Dziś niejednokrotnie słyszy się o akcjach, jakie podejmowało społeczeństwo, aby dać władzom do zrozumienia, iż bojkotują telewizję. Do historii przeszły już „wieczorne spacery”, akcja w ramach której ludzie masowo wychodzili z domów o 19:30 (godzina emisji Dziennika). Dochodził też do tego, że solidarnościowcy zagłuszali program państwowy. Pamiętne były też napisy, jakie pojawiały się znienacka na ekranach telewizorów za sprawą niepokornych opozycjonistów. Najsłynniejszy z nich to: Urban kłamie.
Jedną z pierwszych zmian, jakie zaszły w Telewizji Polskiej po zmianie ustrojowej było przemianowanie Dziennika na Wiadomości, aby w ten sposób odciąć się od negatywnych skojarzeń. Następnie rozwiązano „Radiokomitet”. Obecnie regulatorem Telewizji Polskiej, Polskiego Radia i wszystkich pozostałych mediów elektronicznych jest Krajowa Rada Radiofonii i Telewizji. Od 1994 roku istnieje Telewizja Polska S.A., używająca oficjalnego skrótu TVP.

■ Dostarczone dane ■
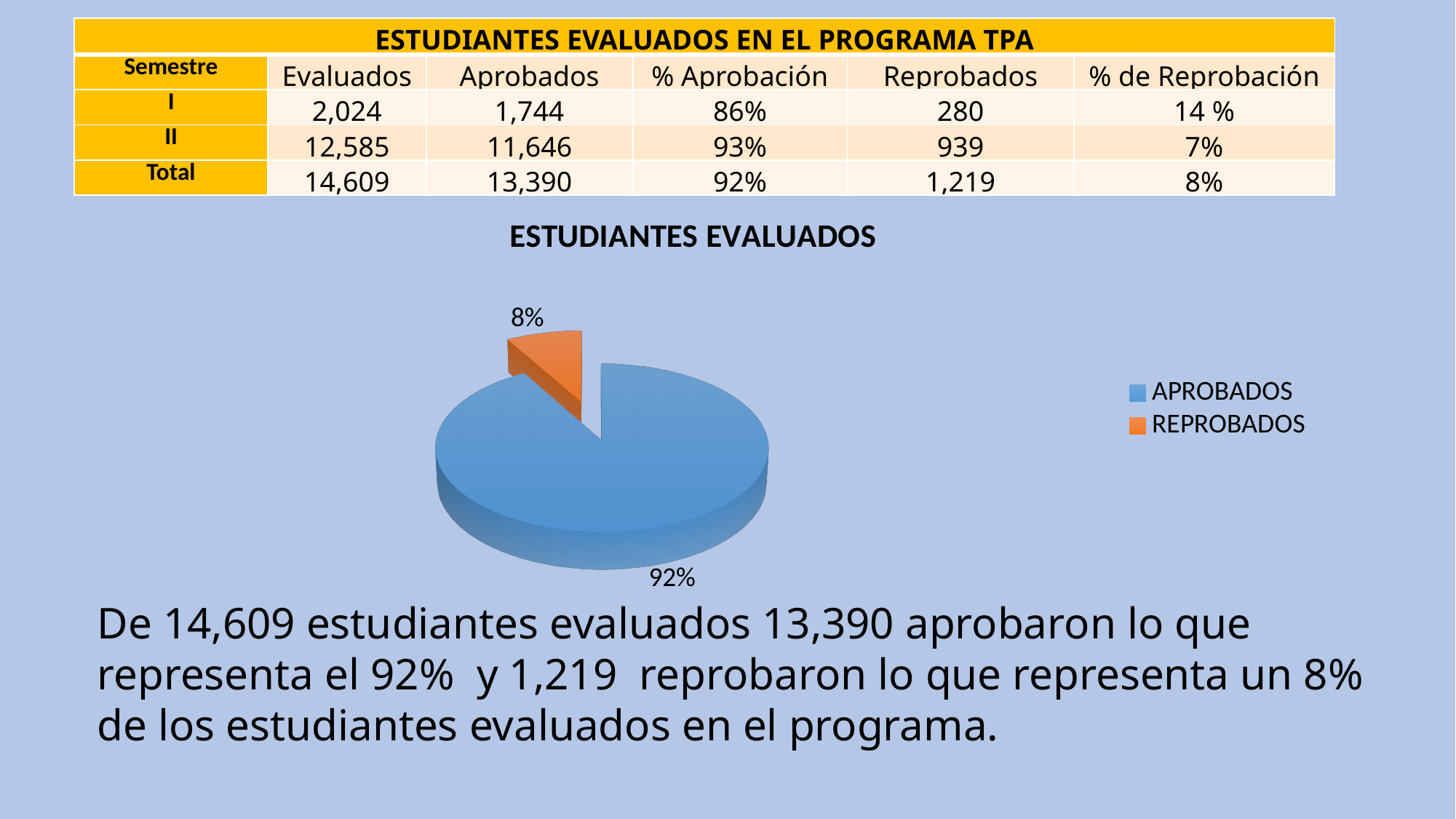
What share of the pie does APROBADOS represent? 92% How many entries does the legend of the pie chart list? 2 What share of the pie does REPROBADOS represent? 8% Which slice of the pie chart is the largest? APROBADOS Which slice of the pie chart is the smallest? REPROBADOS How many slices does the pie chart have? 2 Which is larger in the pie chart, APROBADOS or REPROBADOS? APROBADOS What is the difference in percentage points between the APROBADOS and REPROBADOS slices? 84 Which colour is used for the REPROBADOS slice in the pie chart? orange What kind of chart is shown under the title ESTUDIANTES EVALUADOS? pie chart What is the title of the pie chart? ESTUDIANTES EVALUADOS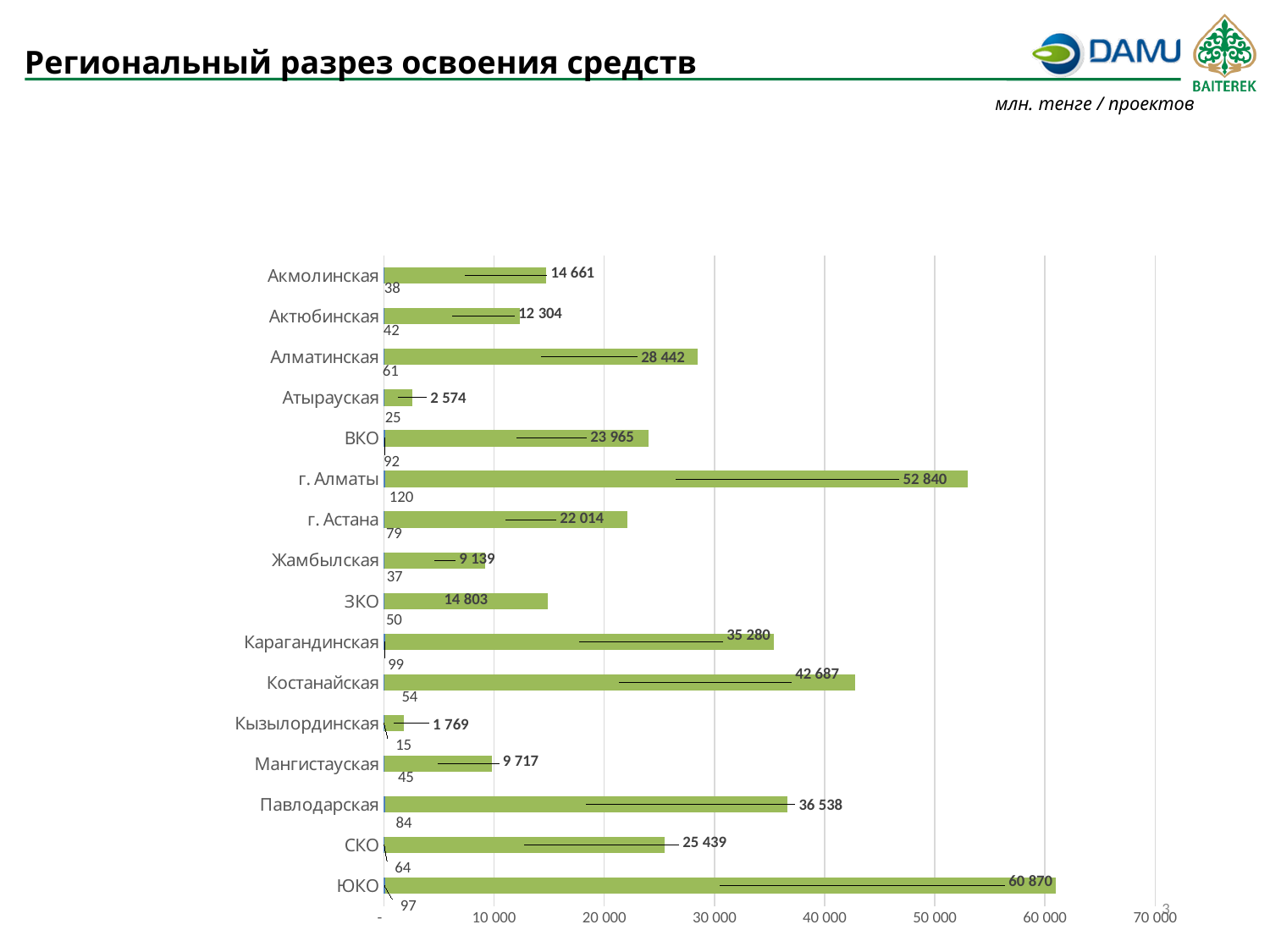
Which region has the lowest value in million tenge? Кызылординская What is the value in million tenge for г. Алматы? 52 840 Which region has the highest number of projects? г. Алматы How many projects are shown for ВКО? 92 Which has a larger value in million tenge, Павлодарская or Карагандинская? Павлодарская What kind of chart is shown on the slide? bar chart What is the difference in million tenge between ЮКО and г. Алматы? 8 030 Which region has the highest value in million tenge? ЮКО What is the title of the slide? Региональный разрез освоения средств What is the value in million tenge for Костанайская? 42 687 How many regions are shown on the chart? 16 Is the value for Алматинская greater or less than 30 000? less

■ Polecenie do wykonania ■
Przepisz fragment tekstu o Telewizji Polskiej od słów „Dziś niejednokrotnie słyszy” aż do słów „to: Urban kłamie.”, zastępując „telewizję” wyrazem „radio”.

■ Odpowiedź pisemna ■
Dziś niejednokrotnie słyszy się o akcjach, jakie podejmowało społeczeństwo, aby dać władzom do zrozumienia, iż bojkotują radio. Do historii przeszły już „wieczorne spacery”, akcja w ramach której ludzie masowo wychodzili z domów o 19:30 (godzina emisji Dziennika). Dochodził też do tego, że solidarnościowcy zagłuszali program państwowy. Pamiętne były też napisy, jakie pojawiały się znienacka na ekranach telewizorów za sprawą niepokornych opozycjonistów. Najsłynniejszy z nich to: Urban kłamie.